As confidence and trust in the CISO and security team increases, executives will ask more strategic questions which may impact the longer-term resiliency of the organisation; these requests are the opportunity for CTI to draft “position papers” supporting organisational-wide policy on geopolitical events, global climate changes, remote working (from a security perspective) and a host of myriad topics which move beyond the “traditional view” of security team operations. The CISO should embrace these opportunities and even consider allocating more resources to business support activities in marketing, sales, finance, and IT. Security teams need to realise they are the tip of the spear when it comes to managing organisational risk; however, once a major issue is identified, goodwill, trust and collective action will be required.
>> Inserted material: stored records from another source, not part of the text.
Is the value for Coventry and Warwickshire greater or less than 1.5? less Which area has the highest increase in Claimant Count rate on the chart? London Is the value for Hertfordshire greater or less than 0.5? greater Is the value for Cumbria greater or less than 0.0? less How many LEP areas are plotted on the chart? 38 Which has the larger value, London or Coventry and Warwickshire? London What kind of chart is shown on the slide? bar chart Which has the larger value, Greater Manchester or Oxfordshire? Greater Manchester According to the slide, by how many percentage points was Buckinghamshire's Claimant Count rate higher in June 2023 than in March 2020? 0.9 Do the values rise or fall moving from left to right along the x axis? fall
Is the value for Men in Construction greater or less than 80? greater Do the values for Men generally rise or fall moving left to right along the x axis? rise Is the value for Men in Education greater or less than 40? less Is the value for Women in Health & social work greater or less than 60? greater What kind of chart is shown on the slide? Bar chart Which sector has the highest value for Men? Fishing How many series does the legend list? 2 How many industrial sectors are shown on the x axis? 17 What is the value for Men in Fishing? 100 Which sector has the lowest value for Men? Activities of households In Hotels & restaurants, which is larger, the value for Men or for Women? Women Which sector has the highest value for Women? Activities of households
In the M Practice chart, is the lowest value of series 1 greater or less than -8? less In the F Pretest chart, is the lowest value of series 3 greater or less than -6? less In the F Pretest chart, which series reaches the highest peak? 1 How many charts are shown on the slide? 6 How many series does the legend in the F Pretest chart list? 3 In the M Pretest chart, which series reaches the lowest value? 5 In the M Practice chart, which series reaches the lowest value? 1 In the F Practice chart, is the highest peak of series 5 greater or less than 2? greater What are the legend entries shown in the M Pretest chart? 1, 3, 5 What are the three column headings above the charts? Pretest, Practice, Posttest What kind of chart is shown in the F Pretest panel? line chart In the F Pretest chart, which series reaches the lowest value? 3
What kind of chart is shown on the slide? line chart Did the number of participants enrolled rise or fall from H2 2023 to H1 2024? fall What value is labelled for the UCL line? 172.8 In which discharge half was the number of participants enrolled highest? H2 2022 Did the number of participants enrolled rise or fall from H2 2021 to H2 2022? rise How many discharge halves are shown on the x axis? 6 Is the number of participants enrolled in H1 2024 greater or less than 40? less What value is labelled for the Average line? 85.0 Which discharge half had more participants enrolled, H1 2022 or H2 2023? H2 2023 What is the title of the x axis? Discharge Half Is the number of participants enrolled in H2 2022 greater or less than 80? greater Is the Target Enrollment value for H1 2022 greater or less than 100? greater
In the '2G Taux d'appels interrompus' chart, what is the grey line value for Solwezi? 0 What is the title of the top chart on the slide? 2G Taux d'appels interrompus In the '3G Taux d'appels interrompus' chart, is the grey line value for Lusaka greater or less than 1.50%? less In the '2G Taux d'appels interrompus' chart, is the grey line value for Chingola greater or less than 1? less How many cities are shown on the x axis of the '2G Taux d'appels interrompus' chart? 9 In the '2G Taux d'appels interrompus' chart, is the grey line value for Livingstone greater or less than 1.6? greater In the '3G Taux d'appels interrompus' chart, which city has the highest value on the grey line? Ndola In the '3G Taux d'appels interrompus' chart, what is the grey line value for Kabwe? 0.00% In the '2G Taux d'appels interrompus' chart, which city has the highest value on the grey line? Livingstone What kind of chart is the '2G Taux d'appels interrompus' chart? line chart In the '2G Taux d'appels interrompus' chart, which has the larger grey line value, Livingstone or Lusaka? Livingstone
The effort put into business relationships, being open and honest, making reasonable demands of other’s resources, all increase the possibility of wide support when the situation is critical.
Sure, things will go wrong, and re-prioritisations will happen, but as CISO, your goal is to keep the organisation’s risk at a reasonable level and articulate impacts on security aspects of dynamic organisational changes. The ability to negotiate compromise and support the organisation is the critical factor in your team’s success or failure always be aware of the impact dynamic change is going to have on members of staff in all ranks. It is never fun to be called out in front of the class, but this is the time for the CISO to commit to do “better” and inspire the team to focus on effectiveness and delivery of the “many little security things” which will slowly grow into a “big security achievement”. The most effective leadership mantra for the CISO is this: “Observe good faith and justice toward all nations. Cultivate peace and harmony with all.”